* Task brief
Give the lines of the listing below as a numbered list, leaving out blank lines: begin at the line that contains "From the image provided, is" and stop after the line that contains "0.51 metres".

(Excerpts of spatial question data)
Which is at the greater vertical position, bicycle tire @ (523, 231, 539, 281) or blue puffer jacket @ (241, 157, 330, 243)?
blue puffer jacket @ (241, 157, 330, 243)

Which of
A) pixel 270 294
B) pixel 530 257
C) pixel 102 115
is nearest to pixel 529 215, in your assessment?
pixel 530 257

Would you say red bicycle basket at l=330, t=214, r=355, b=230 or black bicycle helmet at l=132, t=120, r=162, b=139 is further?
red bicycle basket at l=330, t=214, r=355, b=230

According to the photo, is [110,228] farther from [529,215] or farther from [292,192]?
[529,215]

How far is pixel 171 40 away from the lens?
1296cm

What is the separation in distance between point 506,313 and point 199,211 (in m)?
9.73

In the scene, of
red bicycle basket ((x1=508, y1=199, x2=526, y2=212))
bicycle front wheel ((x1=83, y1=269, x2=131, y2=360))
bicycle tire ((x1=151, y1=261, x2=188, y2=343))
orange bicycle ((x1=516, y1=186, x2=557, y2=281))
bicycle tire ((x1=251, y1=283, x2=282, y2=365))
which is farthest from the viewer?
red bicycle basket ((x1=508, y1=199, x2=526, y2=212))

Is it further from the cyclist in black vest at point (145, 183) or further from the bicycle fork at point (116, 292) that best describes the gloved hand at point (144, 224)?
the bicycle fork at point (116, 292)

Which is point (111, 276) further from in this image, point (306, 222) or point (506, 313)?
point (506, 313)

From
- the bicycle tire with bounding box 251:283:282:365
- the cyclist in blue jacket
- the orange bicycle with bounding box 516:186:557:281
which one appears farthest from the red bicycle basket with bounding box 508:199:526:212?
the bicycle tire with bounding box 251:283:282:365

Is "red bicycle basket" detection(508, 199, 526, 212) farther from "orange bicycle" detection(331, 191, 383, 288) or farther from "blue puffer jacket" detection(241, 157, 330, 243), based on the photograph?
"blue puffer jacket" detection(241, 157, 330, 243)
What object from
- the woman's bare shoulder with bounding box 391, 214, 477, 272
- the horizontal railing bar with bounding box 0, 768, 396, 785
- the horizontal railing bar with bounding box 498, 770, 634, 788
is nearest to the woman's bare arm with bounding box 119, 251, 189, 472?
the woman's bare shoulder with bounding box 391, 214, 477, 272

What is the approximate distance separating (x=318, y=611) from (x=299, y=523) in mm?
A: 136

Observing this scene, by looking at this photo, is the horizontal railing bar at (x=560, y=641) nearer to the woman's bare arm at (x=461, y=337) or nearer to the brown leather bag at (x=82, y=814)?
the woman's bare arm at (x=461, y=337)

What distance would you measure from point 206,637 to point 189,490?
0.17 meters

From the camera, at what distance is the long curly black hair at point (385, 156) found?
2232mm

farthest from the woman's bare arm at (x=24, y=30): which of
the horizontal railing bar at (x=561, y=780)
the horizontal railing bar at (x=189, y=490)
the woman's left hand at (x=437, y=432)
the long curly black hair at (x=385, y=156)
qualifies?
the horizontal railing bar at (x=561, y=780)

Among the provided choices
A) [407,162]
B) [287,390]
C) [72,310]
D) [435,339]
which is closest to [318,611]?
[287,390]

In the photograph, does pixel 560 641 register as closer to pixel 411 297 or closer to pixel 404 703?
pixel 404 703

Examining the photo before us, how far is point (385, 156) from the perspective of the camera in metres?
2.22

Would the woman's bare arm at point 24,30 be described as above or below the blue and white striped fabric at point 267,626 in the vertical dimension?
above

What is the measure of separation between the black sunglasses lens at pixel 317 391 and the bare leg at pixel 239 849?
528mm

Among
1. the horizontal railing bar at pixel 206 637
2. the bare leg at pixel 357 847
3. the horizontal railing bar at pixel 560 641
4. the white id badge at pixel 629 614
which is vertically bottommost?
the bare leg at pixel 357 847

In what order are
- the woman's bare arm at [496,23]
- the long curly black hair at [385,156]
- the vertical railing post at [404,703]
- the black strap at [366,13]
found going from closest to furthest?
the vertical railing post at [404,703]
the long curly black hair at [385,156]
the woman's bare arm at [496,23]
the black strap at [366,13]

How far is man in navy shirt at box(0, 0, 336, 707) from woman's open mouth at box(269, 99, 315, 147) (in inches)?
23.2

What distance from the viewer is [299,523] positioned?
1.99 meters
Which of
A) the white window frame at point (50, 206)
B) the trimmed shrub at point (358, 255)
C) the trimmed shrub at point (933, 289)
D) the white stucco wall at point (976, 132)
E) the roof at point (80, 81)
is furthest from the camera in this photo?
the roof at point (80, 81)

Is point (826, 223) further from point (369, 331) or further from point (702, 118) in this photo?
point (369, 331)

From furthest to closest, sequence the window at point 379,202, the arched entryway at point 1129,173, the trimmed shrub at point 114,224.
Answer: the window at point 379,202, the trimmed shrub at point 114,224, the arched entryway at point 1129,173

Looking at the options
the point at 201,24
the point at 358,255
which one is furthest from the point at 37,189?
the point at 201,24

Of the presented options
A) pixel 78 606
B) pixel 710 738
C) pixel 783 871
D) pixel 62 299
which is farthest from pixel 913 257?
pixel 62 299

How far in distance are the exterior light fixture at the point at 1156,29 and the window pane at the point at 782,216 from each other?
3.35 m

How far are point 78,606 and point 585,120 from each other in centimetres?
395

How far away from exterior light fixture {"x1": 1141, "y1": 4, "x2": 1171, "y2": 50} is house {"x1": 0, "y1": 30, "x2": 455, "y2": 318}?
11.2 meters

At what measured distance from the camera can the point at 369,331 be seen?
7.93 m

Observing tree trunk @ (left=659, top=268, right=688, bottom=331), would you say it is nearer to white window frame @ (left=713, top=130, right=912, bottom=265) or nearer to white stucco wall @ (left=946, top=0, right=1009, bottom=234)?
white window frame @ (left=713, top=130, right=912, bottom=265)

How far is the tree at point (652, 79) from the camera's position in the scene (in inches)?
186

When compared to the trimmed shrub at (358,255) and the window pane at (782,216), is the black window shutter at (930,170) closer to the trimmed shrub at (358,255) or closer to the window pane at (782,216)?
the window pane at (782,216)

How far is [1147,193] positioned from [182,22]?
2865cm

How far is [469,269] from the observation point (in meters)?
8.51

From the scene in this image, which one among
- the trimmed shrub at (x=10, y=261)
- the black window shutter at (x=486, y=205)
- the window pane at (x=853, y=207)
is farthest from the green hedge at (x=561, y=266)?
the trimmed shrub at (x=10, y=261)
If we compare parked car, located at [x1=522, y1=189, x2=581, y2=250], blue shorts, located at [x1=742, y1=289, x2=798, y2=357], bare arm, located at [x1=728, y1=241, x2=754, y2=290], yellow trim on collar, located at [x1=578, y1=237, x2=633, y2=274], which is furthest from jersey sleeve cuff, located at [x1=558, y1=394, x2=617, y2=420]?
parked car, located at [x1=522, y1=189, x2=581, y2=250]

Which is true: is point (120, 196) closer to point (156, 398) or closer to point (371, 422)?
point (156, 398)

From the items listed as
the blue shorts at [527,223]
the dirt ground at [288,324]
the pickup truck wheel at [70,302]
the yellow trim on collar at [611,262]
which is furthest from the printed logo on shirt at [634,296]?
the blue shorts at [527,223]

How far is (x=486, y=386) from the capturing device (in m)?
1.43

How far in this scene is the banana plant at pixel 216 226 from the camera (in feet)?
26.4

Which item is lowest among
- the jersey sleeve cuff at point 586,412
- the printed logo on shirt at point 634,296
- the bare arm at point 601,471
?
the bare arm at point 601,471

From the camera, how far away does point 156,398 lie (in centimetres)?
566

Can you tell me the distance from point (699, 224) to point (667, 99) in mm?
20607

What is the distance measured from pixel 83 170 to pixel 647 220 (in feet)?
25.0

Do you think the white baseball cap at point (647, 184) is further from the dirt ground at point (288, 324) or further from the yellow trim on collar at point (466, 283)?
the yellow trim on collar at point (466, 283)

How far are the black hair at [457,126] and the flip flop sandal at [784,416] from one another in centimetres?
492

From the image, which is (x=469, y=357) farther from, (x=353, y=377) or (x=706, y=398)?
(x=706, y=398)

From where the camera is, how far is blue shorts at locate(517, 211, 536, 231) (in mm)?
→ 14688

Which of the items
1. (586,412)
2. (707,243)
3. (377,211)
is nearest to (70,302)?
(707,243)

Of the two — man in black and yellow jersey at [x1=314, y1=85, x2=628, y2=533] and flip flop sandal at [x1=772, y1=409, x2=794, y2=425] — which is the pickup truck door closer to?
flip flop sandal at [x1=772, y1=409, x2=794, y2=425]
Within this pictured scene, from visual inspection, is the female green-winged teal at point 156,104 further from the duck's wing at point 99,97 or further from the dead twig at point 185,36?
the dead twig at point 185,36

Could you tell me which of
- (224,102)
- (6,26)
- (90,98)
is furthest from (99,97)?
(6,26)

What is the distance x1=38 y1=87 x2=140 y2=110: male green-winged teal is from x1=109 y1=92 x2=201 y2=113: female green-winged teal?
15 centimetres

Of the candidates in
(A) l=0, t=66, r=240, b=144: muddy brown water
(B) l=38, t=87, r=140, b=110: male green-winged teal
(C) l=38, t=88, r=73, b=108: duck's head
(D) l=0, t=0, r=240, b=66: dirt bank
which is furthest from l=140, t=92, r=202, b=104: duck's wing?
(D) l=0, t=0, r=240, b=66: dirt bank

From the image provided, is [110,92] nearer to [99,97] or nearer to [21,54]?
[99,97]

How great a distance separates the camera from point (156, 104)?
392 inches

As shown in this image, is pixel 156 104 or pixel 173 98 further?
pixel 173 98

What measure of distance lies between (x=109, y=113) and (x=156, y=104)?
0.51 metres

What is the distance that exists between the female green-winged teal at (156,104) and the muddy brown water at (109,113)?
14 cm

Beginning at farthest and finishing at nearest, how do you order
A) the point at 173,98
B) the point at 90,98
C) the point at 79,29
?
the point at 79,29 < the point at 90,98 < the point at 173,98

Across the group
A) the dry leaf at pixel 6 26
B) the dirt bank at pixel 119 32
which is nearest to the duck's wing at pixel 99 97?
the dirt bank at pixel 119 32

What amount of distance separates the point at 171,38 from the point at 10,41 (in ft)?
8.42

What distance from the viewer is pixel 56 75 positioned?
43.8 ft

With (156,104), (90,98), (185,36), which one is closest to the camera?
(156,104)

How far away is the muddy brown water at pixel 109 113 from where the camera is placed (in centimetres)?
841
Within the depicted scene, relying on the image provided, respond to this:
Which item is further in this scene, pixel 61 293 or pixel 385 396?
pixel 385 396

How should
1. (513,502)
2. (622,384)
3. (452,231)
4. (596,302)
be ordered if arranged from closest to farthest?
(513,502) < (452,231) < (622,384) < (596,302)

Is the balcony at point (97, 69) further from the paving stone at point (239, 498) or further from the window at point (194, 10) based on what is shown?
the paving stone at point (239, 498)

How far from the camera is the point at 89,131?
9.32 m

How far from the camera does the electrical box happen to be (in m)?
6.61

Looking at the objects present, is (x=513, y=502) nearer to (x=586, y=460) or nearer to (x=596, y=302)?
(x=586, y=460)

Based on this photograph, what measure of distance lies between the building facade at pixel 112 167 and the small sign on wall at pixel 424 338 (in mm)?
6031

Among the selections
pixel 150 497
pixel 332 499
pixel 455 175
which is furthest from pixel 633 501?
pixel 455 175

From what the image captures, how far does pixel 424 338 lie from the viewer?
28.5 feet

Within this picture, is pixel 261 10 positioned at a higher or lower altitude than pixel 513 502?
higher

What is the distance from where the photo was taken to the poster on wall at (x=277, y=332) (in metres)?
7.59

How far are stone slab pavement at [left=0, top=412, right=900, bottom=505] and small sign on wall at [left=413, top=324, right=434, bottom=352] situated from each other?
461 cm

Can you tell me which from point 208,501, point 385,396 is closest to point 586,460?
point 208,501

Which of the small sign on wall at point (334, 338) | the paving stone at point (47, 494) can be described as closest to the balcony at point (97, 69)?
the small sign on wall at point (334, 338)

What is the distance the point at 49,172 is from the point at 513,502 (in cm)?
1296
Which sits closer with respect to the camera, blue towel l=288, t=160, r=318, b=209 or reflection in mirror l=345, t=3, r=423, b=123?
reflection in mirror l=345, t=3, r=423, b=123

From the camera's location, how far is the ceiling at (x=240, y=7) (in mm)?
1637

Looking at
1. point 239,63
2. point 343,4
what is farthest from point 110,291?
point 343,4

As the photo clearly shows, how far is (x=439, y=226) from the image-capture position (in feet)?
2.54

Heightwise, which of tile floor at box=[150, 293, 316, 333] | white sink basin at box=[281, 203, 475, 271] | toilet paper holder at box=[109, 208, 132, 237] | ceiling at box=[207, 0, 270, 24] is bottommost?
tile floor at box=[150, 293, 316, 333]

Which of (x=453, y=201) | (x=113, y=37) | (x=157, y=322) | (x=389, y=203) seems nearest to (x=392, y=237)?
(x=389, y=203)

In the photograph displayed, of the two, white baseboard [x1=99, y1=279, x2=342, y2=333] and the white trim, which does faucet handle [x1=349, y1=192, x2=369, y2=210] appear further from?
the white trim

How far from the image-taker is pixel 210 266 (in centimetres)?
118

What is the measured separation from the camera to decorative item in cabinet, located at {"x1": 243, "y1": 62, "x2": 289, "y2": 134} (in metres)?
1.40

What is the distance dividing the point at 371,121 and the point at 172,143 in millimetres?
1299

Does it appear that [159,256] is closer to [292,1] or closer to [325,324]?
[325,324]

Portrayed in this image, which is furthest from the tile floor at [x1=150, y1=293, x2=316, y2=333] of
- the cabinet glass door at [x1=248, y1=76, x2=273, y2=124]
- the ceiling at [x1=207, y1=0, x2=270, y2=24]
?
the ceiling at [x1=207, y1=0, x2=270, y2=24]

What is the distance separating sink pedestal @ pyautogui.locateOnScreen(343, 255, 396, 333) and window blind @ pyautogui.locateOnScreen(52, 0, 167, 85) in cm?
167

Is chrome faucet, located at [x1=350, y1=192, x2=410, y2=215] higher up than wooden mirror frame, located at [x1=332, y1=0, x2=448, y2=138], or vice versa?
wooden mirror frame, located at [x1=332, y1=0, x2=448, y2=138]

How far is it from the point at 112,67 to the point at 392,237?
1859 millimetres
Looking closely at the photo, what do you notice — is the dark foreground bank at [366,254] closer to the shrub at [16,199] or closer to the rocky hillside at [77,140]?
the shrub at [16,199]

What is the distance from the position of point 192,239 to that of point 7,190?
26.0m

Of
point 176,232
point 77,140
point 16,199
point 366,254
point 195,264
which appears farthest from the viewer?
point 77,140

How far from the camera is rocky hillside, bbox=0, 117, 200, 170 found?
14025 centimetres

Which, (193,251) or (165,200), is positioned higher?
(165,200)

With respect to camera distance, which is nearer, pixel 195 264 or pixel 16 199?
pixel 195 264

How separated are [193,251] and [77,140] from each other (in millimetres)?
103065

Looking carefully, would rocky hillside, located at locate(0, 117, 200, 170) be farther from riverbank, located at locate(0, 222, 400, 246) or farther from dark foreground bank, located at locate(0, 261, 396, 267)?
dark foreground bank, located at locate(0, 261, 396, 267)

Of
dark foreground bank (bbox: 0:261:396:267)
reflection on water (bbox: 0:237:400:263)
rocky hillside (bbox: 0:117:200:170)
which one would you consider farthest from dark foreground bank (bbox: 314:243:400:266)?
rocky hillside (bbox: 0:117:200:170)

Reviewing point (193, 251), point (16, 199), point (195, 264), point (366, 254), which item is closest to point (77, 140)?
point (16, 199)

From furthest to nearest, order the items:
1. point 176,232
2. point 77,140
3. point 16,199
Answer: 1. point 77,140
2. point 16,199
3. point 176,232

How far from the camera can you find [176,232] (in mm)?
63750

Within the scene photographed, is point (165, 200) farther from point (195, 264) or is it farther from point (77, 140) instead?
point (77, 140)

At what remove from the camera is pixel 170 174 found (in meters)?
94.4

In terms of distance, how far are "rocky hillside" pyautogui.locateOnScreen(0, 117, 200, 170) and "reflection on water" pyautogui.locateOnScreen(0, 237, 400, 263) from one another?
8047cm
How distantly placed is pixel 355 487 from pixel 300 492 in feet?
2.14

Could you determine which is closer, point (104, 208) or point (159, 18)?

* Response to this task
1. From the image provided, is [110,92] nearer to [99,97] or nearer to [21,54]?
2. [99,97]
3. How great a distance separates the camera from point (156, 104)?
4. 392 inches
5. As shown in this image, is pixel 156 104 or pixel 173 98 further?
6. pixel 173 98
7. What measure of distance lies between (x=109, y=113) and (x=156, y=104)?
8. 0.51 metres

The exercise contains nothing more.